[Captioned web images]
++++++++
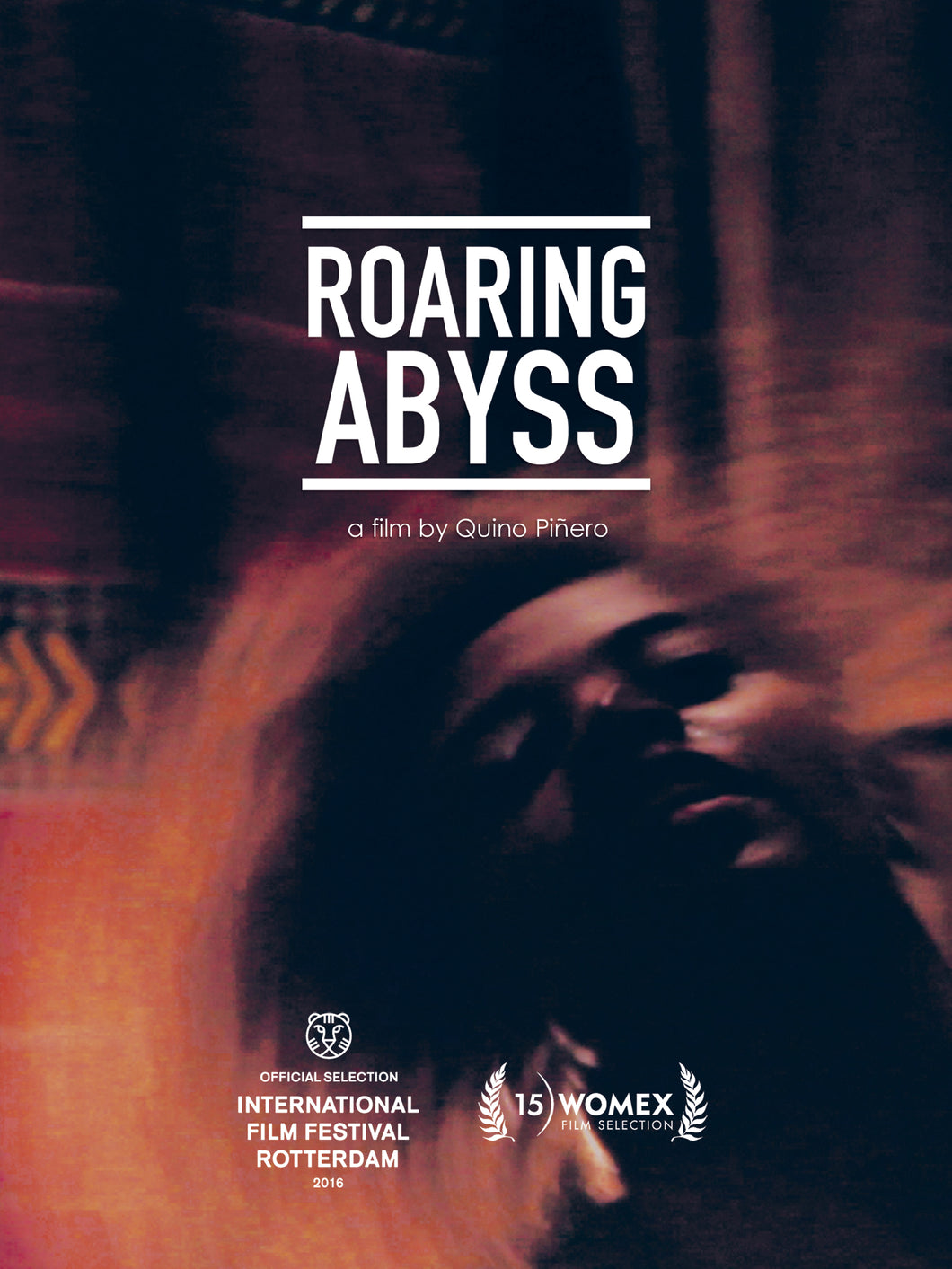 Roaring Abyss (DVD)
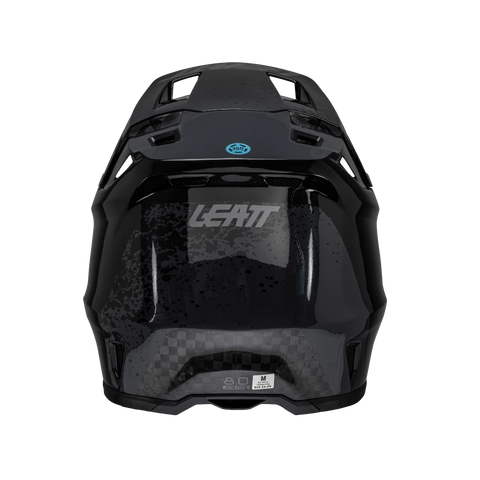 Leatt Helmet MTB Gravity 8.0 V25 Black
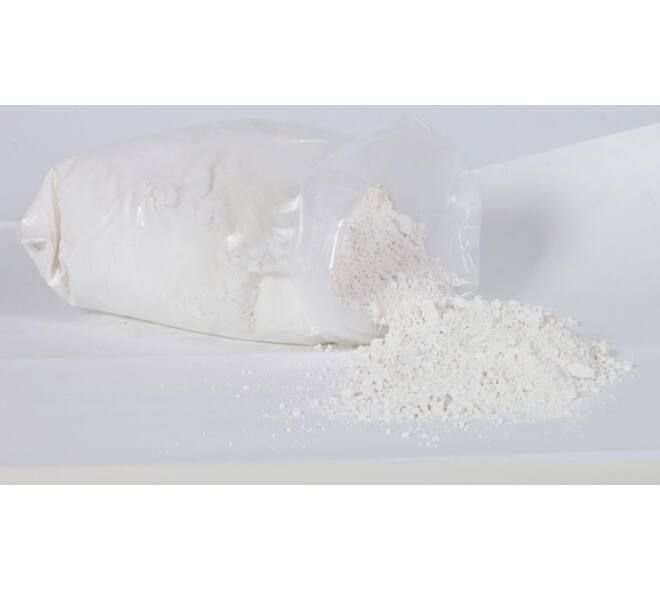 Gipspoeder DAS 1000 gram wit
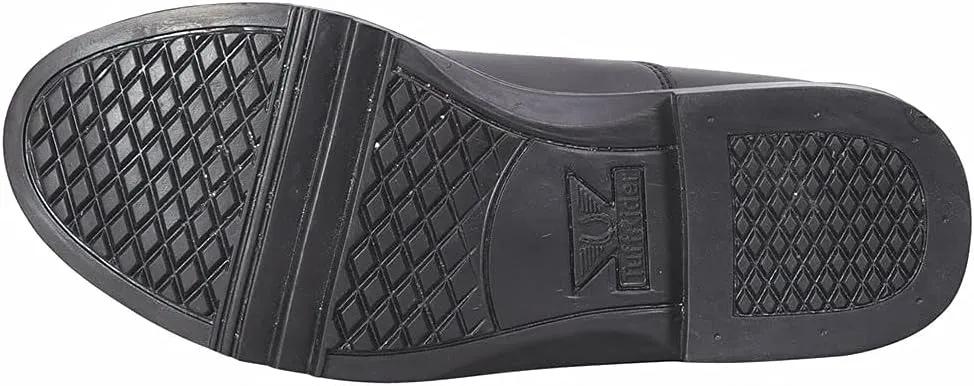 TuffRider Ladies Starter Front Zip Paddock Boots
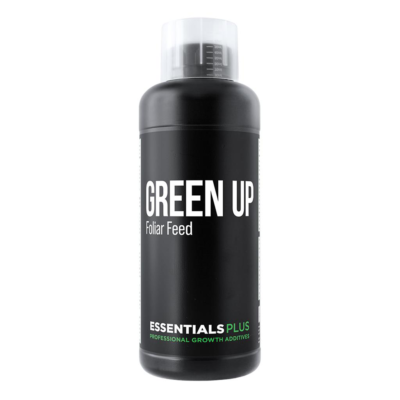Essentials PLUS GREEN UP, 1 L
++++++++
— Work instruction —
Would you retype the entries above in full, exactly as written, minus the pictures?

— Answer to the exercise —
 Roaring Abyss (DVD)
 Leatt Helmet MTB Gravity 8.0 V25 Black
 Gipspoeder DAS 1000 gram wit
 TuffRider Ladies Starter Front Zip Paddock Boots
Essentials PLUS GREEN UP, 1 L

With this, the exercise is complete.